This congestion is a problem that negatively impact residents in every major city.
This traffic congestion problem, until now, has yet to be resolved. In karenakan
rapid population growth and rising consumer to have private vehicles, as well as
the lack of information regarding traffic jams.
With the development of current technologies, social networking site on
the internet that is already on par with mainstream news sources, the information
we provide on social networking websites very quickly spread. By sending tweets
to spread information bottlenecks, utilization of Twitter as a source of information
especially to tell kemcetan of traffic in the city of Malang.
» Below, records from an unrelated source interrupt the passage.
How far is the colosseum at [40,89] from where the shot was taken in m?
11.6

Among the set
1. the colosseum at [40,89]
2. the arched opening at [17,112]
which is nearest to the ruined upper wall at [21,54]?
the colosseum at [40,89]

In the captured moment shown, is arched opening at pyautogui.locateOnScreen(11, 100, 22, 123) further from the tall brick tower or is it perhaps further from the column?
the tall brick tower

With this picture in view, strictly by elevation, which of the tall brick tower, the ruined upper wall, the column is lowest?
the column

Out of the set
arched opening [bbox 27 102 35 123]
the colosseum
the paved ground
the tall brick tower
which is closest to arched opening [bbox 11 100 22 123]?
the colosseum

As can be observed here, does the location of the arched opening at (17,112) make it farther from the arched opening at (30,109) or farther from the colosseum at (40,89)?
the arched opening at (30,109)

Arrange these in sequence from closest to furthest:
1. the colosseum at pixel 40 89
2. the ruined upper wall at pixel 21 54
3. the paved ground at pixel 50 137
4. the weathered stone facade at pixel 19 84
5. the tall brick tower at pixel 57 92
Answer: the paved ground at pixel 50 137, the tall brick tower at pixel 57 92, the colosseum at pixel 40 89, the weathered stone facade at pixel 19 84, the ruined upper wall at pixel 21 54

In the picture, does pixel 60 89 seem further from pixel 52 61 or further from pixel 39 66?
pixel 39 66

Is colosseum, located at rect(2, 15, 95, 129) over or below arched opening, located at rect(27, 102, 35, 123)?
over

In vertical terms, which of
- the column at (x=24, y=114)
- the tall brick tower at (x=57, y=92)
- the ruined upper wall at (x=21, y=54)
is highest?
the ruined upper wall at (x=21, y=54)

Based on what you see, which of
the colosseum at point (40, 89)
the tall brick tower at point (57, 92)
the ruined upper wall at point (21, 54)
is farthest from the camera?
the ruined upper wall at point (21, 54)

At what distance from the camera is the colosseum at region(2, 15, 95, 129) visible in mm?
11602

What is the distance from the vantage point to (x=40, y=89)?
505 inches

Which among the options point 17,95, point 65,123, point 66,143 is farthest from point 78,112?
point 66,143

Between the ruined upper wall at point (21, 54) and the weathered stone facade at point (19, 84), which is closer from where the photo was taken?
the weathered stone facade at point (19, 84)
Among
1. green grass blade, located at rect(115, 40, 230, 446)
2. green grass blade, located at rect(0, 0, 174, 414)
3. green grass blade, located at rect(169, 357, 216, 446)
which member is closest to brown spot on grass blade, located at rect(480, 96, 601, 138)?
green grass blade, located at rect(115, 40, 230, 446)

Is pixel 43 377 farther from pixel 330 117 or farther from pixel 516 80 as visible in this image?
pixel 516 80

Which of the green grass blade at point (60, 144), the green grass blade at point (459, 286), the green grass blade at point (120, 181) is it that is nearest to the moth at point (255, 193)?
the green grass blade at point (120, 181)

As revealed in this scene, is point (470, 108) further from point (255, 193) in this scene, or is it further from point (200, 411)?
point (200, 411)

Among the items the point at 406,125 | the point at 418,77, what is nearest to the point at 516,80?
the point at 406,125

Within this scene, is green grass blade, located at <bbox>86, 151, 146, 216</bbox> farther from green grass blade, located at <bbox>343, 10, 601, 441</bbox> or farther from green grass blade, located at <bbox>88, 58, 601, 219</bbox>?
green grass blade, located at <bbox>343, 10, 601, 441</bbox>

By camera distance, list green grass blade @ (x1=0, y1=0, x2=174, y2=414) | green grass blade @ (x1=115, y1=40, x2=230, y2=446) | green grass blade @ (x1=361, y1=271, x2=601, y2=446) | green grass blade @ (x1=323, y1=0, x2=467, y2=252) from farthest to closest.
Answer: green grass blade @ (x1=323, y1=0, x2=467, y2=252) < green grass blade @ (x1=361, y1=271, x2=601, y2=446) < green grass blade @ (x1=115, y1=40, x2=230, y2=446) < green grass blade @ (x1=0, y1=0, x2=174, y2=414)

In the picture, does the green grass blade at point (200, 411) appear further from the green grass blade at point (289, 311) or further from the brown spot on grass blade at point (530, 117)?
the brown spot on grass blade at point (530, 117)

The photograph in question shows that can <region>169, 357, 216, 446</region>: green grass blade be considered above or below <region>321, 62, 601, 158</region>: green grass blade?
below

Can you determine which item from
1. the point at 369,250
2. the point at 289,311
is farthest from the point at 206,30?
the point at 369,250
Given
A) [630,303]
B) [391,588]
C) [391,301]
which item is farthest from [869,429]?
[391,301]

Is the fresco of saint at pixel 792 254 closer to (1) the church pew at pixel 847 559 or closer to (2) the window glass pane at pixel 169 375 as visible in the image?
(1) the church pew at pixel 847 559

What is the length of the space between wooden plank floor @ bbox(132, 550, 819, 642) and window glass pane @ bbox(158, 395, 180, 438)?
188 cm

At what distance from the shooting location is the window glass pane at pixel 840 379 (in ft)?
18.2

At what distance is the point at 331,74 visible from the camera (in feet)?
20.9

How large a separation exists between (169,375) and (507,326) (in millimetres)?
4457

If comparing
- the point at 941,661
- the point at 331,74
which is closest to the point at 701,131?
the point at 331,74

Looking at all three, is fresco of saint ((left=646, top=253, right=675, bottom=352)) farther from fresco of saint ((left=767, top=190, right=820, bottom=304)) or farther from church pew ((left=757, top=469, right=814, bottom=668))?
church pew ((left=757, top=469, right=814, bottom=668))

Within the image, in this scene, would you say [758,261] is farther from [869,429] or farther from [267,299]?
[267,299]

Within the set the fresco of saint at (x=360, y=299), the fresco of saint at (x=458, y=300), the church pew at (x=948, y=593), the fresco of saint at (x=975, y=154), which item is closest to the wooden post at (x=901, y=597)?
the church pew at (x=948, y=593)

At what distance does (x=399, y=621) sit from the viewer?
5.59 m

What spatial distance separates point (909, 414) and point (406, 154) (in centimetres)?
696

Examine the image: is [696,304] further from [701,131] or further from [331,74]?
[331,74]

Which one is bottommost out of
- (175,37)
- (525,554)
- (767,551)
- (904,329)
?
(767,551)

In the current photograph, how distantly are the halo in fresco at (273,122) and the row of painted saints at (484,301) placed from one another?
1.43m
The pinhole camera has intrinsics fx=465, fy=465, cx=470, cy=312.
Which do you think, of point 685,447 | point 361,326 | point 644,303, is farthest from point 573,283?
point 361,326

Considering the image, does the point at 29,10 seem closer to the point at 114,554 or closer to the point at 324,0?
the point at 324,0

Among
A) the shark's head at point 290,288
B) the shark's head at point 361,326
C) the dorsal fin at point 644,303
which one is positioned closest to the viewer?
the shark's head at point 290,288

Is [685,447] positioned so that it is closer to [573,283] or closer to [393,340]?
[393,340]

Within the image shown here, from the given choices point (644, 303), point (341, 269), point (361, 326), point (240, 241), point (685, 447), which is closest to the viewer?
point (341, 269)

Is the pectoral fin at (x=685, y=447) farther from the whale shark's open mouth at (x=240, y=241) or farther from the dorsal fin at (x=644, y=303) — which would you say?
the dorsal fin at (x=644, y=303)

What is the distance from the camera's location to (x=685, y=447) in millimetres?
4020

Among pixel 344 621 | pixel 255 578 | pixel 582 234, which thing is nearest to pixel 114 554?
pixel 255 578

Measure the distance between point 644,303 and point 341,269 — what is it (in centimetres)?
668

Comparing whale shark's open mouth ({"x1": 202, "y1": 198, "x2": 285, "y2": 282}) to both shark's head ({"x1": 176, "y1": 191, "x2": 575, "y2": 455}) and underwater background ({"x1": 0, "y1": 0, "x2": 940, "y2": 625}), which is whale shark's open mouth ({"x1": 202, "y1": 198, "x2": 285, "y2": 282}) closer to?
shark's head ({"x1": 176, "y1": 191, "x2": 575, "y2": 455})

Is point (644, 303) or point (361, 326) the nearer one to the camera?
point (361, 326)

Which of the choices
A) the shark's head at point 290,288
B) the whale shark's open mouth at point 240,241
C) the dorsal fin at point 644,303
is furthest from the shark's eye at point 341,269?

Twitter is a micro
blogging is growing rapidly. Posting-an there are a number of different topics,
from information that may be beneficial to developed, including information
about the traffic. Data retrieval or tweet using twitter API.
Method of Natural Language Processing (NLP) in principle natural
language sentences or decomposition is often called by the parser.The parser
function to read a sentence, Word for Word and determine the type of any word
that can follow those words. With the application of this technology as a medium
to facilitate informed appropriately and accurately where point – a point that
congestion has occurred areas goal shorten reach.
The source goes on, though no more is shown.